(What to work on)
(a) In the passage on summer learning loss, what two other names are given for summer learning loss?
(b) Retype the stretch of the passage on summer learning loss from "Summer Learning Loss &" through "previous academic year.".

(Quoted text)

Summer Learning Loss & How to Prevent It
What is Summer Learning Loss?
Also known as ‘summer setback’ or the ‘summer slide,’ summer learning loss is the term assigned when students return to school after their summer break at a lower academic level than they left the previous academic year.
Over the course of the summer holidays, many students lose access to educational materials/stimulants which prevents them from making learning gains. Instead, these students switch off from all academic study in the summer, which usually results in a loss of learned information and a decline in academic progress.
According to research, between 27-50% of the yearly progress made in mathematics learning is lost over summer (NWEA).
It is also takes 9/10 teachers at least three weeks working to re-teach lessons from the previous academic year (NSLA).
This means that by the time students reach 5th grade, they could have already lost 18 months of learning due to summer learning loss. (ThinkStretch)
However, research does suggest that students with high levels of attendance in voluntary summer learning programs experience benefits in maths and reading.’ (NSLA)
How to Prevent Summer Learning Loss
One of the most effective ways of ensuring your child doesn’t succumb to summer learning loss is to consider enrolling them into an academic summer course.
Spending a few weeks in a residential summer school where they are immersed in exciting academic and cultural experiences will not only help in preventing summer learning loss, but will also build on their knowledge of a chosen subject, all whilst ensuring they experience plenty of fun and enriching extracurricular activities.
However, if this isn’t an option for you, there are plenty of other ways you as an individual could help to prevent summer learning loss:
- Request a reading list - As a parent or student, you could ask your teacher to provide you with a reading list which includes the topics you/your child has learned this year, as well as some new material around topics that will be covered next year, to gently ease you into the next syllabus.

(Information shown)
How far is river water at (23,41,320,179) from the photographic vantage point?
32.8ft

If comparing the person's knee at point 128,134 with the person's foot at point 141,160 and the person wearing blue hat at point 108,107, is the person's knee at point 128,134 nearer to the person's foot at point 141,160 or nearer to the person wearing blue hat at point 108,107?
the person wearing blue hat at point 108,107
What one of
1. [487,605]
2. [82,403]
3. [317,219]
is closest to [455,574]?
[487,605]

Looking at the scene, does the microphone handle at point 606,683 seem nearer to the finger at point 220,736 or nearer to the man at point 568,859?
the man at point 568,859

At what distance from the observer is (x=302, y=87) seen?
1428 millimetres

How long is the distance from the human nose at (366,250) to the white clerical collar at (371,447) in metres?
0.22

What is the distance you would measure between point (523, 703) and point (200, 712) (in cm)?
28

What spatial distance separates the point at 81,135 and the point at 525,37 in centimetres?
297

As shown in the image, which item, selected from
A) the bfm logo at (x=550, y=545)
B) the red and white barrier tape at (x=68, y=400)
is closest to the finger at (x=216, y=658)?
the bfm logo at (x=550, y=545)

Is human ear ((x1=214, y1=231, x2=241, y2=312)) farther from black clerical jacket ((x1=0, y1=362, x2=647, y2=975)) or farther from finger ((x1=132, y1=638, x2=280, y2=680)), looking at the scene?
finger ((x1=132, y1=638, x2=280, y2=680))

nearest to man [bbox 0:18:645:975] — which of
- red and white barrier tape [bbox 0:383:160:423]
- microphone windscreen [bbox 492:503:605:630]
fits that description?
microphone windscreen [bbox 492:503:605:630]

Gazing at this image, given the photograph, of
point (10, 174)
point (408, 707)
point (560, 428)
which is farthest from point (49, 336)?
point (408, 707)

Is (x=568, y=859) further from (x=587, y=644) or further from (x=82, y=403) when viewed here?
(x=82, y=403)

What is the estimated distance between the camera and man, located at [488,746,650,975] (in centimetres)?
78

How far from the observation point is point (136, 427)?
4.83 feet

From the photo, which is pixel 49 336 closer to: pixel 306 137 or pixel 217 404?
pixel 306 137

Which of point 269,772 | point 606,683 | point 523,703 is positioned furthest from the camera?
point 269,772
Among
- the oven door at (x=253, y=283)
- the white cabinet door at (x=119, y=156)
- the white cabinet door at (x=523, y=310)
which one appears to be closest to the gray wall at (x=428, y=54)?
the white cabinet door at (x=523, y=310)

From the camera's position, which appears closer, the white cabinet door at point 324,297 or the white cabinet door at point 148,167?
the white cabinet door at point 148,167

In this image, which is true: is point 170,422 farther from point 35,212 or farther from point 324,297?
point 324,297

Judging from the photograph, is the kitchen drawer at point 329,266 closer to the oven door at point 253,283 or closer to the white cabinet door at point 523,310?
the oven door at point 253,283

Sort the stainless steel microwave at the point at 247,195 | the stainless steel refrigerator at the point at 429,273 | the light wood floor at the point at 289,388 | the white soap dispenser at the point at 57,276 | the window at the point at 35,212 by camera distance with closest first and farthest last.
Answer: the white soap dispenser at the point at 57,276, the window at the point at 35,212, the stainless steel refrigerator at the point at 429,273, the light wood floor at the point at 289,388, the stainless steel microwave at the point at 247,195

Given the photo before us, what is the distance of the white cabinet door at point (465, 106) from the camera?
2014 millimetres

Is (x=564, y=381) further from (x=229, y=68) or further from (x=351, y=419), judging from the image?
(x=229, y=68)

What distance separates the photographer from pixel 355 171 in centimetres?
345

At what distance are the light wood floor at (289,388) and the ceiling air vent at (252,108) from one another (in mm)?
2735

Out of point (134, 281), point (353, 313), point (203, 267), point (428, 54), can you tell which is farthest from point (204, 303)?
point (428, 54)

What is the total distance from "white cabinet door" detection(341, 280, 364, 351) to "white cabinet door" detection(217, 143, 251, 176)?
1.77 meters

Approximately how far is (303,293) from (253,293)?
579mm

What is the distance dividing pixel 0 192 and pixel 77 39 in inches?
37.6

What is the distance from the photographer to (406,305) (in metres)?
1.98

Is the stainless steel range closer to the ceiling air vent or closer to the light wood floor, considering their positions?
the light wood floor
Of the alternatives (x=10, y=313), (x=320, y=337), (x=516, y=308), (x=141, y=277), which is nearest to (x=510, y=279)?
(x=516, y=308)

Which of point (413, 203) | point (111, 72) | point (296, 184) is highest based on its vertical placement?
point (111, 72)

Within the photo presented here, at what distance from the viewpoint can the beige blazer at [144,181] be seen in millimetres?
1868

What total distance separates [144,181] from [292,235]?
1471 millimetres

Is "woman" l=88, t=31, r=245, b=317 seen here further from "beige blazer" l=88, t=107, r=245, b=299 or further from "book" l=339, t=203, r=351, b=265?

(Written responses)
(a) ‘Summer setback’ and the ‘summer slide.’

(b)
Summer Learning Loss & How to Prevent It
What is Summer Learning Loss?
Also known as ‘summer setback’ or the ‘summer slide,’ summer learning loss is the term assigned when students return to school after their summer break at a lower academic level than they left the previous academic year.